Fig. 1. The axes of terrestrial life

 

Triggering the carving up of the planet with reticulating graticules and navigational rhumb lines, sapience’s conquering of global space proceeds from and rests upon a lumbar foundation whose verticality sets our species apart, instigating a ratio-technical line of development extending from the first anthropoid’s binocular gaze upon its forelimb workspace all the way to the geostationary satellite high above.10 What Kant’s spinal thought-experiment hints at, then, is that Homo sapiens’ ability to exert cognizance and control on a planetary scale results from the same species-specific peculiarity as its susceptibility to back pain.


Notes

1. I. Kant, Critique of Pure Reason, tr. P. Guyer and A.W. Wood (Cambridge: Cambridge University Press, 2007), 653 [A759/B787].

2. Ibid., 654 [A762/B790].

3. Topologically speaking, the figure of the earth is a manifold that has no boundary, yet is finite.

4. I. Kant, ‘What Does It Mean to Orient Oneself in Thinking?’, tr. A.W. Wood, in A.W. Wood and G. Di Giovanni (eds.), Religion and Rational Theology (Cambridge: Cambridge University Press, 1996), 8:315.

5. ‘I have to assume a centre at the middle of the earth as in the case of any other sphere or circle. From this, I can draw a line through the position I occupy over my head and from there back again through the centre’. I. Kant, Physical Geography, tr. O. Reinhardt, in E. Watkins (ed.), Natural Science (Cambridge: Cambridge University Press, 2012), 9:158–9:171.

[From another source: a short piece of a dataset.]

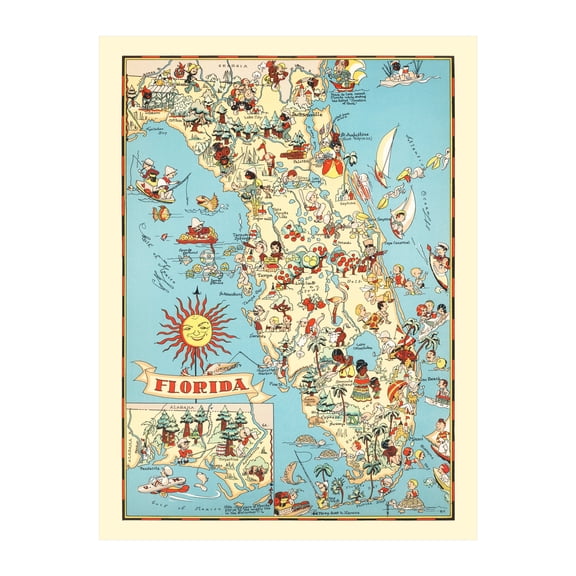Florida Art, 1935 Vintage Map of Florida History Wall Decor Gift, Old Florida Map - 24" x 36" Unframed Print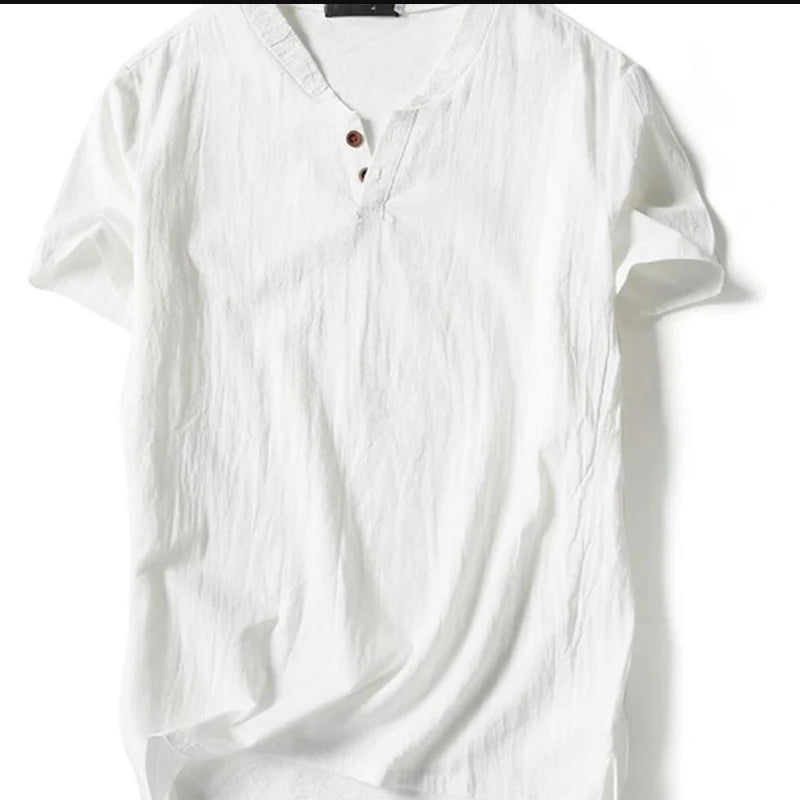 Plus Size Linen Shirt – Men's 5XL to 10XL Short Sleeve Top (5 Colors)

6. ‘This is then the zenith and nadir, that each person determines for and through himself.’ Kant, Physical Geography, 9:173. This prolonged spinal trajectory also accounts for humans’ long-standing concern with exactly how far property rights extend downward into the earth’s mantle. At present, for instance, each US landowner ‘owns a slender column of rock, soil, and other matter stretching downward over 3900 miles from the surface to a theoretical point in the middle of the earth’. J.G. Sprankling, ‘Owning the Centre of the Earth’, UCLA Law Review 55 (2008), 979–1040: 981.

7. ‘Therefore, each can also have his own meridian.’ Kant, Physical Geography, 9:171.

8. Kant, Physical Geography, 9:173.

9. ‘It is for lack of this human circumstance that quadrupeds cannot, or need not, orient themselves’. H. Müller-Sievers, ‘Tidings of the Earth: Towards a History of Romantic Erdkunde’, in M. Helfer (ed.), Amsterdamer Beiträge zur neueren Germanistik 47 (2000), 47–73: 50.

10. Assignation of longitude, or East-West coordinates, was achieved via the further conquering of time: only by instating an entirely fabricated ‘prime meridian’, with the use of accurate chronometers, could one ‘end-stop’ the globe’s non-Euclidean and boundless surface with a conventional and fixed reference point.